BrookGPU

BrookGPU
Developer(s)	Stanford University
Stable release	v0.5 Beta 1 / 2007;17 years ago
Repository	svn.code.sf.net/p/brook/code/ ;
Operating system	Linux, Windows
Type	Compiler/runtime
License	BSD license (parts are under the GPL)
Website	http://graphics.stanford.edu/projects/brookgpu/

Last updated March 19, 2024

The Brook programming language and its implementation BrookGPU were early and influential attempts to enable general-purpose computing on graphics processing units.^[1]^[2] Brook, developed at Stanford University graphics group, was a compiler and runtime implementation of a stream programming language targeting modern, highly parallel GPUs such as those found on ATI or Nvidia graphics cards.

BrookGPU compiled programs written using the Brook stream programming language, which is a variant of ANSI C. It could target OpenGL v1.3+, DirectX v9+ or AMD's Close to Metal for the computational backend and ran on both Microsoft Windows and Linux. For debugging, BrookGPU could also simulate a virtual graphics card on the CPU.

Status

The last major beta release (v0.4) was in October 2004 but renewed development began and stopped again in November 2007 with a v0.5 beta 1 release.

- [RECORD EXTRACTS]:

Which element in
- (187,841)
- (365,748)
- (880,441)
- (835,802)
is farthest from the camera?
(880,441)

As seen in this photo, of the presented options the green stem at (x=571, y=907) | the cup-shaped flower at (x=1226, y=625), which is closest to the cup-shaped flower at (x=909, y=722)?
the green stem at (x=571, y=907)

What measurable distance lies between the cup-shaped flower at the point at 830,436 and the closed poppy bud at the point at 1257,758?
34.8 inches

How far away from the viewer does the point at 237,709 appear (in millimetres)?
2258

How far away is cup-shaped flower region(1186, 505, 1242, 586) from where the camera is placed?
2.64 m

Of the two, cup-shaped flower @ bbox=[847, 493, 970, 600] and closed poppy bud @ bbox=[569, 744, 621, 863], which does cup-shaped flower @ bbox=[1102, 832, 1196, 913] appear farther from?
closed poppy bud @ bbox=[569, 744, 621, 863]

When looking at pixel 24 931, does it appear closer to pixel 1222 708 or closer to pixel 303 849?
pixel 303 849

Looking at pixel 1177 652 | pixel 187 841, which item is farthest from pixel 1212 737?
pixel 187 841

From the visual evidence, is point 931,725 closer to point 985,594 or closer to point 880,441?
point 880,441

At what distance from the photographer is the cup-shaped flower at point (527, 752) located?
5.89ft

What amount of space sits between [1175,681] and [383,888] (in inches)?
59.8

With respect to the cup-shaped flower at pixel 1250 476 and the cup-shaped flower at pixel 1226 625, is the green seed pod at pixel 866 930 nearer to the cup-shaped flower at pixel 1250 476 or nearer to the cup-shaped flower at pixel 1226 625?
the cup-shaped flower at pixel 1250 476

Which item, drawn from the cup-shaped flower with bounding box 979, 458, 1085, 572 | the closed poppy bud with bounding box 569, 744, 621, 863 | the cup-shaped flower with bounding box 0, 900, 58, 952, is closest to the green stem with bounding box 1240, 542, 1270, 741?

- [EXERCISE TASK 1]:
Answer these about the BrookGPU text:
(a) Which university developed BrookGPU?
(b) Which language is Brook a variant of?
(c) When did the last major beta release, v0.4, come out?
- [EXERCISE TASK 2]: Repeat the stretch of the BrookGPU text from "The Brook programming" through "Nvidia graphics cards.", word for word.

- [EXPECTED OUTPUT 1]:
(a) Stanford University
(b) ANSI C
(c) October 2004

- [EXPECTED OUTPUT 2]:
The Brook programming language and its implementation BrookGPU were early and influential attempts to enable general-purpose computing on graphics processing units.^[1]^[2] Brook, developed at Stanford University graphics group, was a compiler and runtime implementation of a stream programming language targeting modern, highly parallel GPUs such as those found on ATI or Nvidia graphics cards.